- [REQUIREMENT]
Return the listing verbatim, images left out.

- [MATERIAL PROVIDED]
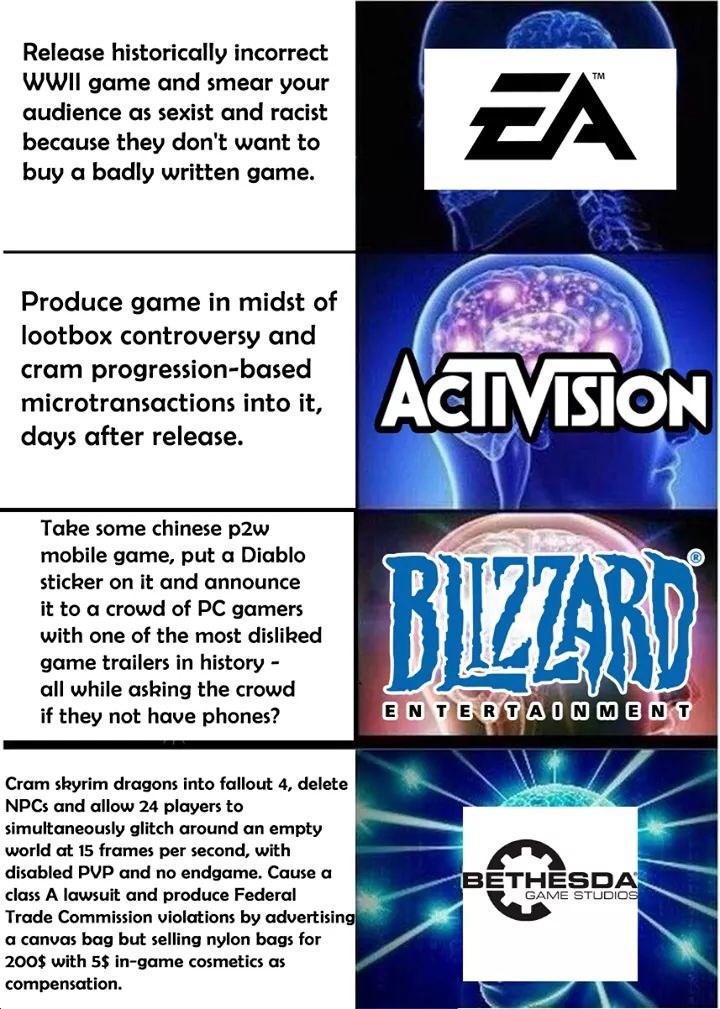 expanding brain meme about gaming companies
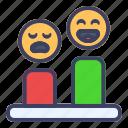 graph, bar, customer, feedback, chart, analytics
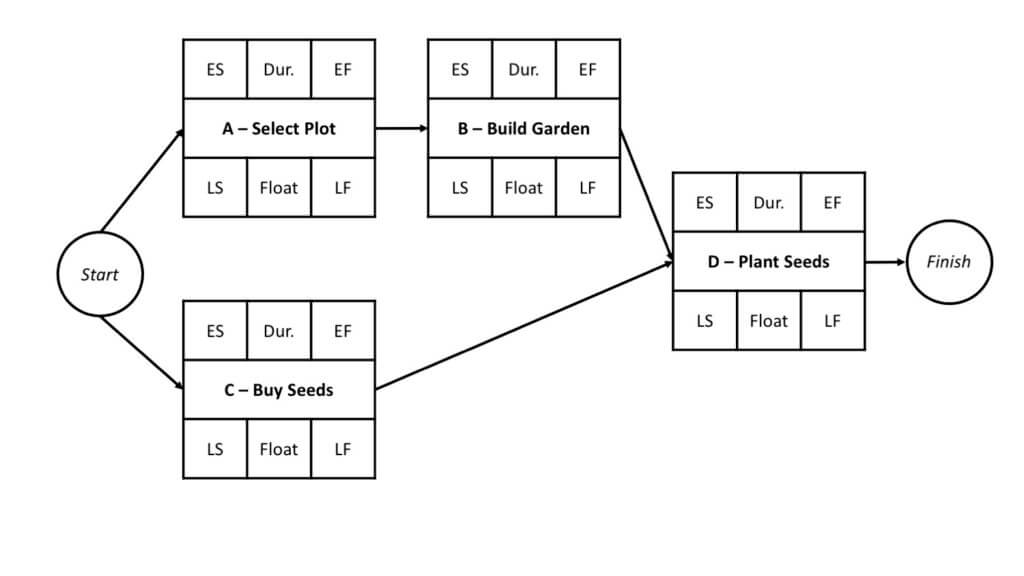 Node Network Diagram Pmp Product Wiring Diagrams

- [SOLUTION TO THE EXERCISE]
 expanding brain meme about gaming companies
 graph, bar, customer, feedback, chart, analytics
 Node Network Diagram Pmp Product Wiring Diagrams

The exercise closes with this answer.